The time element in hearing has to do with the delay between sounds reaching one ear and then the other. It is still not certain how timing information is processed, but it appears related to the system's ability to delay left- or right-ear input until synchronism is achieved, and then to "calculate" from the amount of correction the direction from which a sound is coming, relative to the angle of the head to the source. Any sources which are not "synchronized" are heard as having random or unspecific directionality, a large variety of which together are perceived as having the quality of space or ambience. (Note that you cannot "concentrate" on more than one stereo image at a time. All others have very vague specificity.)

High Fidelity
Before it was even called high-end audio, the pursuit of realistic sound reproduction started with the assumption that the more nearly perfect the reproducing equipment, the more nearly perfect (that is, the more hi-fi) the reproduction would be. For many years, objectivity tracked subjectivity; the better something measured, the better it sounded. But during the late 1950s, it started to become evident that critical listeners were hearing differences that weren't being measured. Stereophile was founded in 1962 because, until then, no publication acknowledged the self-evident fact that music-lovers bought components to listen to, not to measure, so the ear, not the meter, was the ultimate arbiter of audio quality.

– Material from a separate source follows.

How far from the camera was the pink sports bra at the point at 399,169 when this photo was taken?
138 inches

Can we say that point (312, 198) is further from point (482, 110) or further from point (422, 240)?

The audio engineering community still refuses to admit this, although it has nonetheless accepted some new testing techniques which correlate better with subjective observations than the simplistic frequency-response-plus-THD measurements of the '60s. (Impedance curves and harmonic-by-harmonic analyses, to mention two.) As a result, components today are much better (by any criteria) than they used to be, but as long as transducers are mechanical, they will continue to be subject to a host of resonance-induced colorations which, by their very nature, are so complex that it is still impossible to predict, by any objective means, how a given loudspeaker system will sound in a given room with a given amplifier playing a given recording. The fact that this variability is clearly audible to those who will listen, and is supremely amenable to user modification (called "tweaking"), is the whole thrust behind high-end audio, and the reason it is such a rewarding hobby for those who appreciate the differences they hear.

There, in a lengthy nutshell, are about all the boring basics you'll ever need to know in order to understand how audio works. We'll look at some of them in more detail in future articles about specific components, but if you've absorbed most of this stuff, you'll already have a much better comprehension of what your system is doing (and why) than you ever had before. Happy tweaking.